Sedangkan, Luce Irigaray adalah seorang post-strukturalis Prancis pada tahun 1930. Menurutnya, pengertian subjek dari Plato hingga Freud slalu dibangun atas dasar maskulinitas. Ini mengakibatkan perempuan menjadi kelas dua. Namun, tujuan Irigary tidaklah menuntut kesamaan seperti para filsuf feminis lainnya. Yang menjadi penekanannya adalah perbedaan. Perbedaan disini mau berkata bahwa wanita harus mempunyai logikanya sendiri. Ketika kaum perempuan memiliki logikanya sendiri, keberadaannya sebagai manusia yang utuh dan kesetaraannya dengan kaum maskulin diperlihatkan sekaligus. Pemikiran Irigary yang demikian mempunyai konsekuensi lebih lanjut yakni pengandaian adanya Tuhan yang bergender feminin, inilah pembicaraan mengenai penghayatan peran wanita dalam kehidupan sehari-hari. Secara tidak langsung, ini merupakan akibat dari pemikiran post-struktural yang mengatakan kebenaran itu ada dibalik realitas ini.

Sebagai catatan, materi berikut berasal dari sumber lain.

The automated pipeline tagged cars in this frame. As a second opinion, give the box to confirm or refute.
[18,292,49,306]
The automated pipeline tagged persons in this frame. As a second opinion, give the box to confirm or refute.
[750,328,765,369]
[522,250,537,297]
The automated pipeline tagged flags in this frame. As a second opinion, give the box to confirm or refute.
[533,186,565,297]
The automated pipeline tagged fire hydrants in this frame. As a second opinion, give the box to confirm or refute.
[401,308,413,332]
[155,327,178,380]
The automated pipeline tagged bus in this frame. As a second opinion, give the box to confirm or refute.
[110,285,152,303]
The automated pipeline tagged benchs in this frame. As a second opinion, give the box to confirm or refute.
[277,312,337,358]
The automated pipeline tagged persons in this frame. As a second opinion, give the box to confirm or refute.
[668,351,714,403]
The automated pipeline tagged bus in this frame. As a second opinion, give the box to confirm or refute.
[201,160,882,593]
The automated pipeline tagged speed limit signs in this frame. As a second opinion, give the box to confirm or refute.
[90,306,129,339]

Itu merupakan pemikiran beberapa tokoh dalam filsafat feminsme dalam memandang ketuhanan dalam Agama.

Feminisme mengandung unsure gerakan, lantaran tujuan feminisme dimaksudkan supaya pengalaman, identitas, cara berpikir, dan bertindak dilihat sama seperti kaum pria. Gerakan ini membedakan apa yang disebut dengan gender dan seks. Gender adalah sesuatu yang bisa diubah, sementara seks merupakan sesuatu yang dari kodratnya tidak pernah bisa dirubah. Meskipun demikian, gerakan feminisme tidak memisahkannya hanya membedakan saja. Mengapa? Karena manusia selalu sudah terikat dengan jenis kelamin dan konsep gendernya. Dengan kata lain, status tersebut perlu diperlihatkan dengan jelas, bukan justru mengidentifikasi individu berdasarkan pada seksualitas. Inilah poin yang menjadi kolaborasi filsafat dan feminisme. Pengertian ini mensyaratkan perbedaan, namun tetap berada dalam kesetaraan.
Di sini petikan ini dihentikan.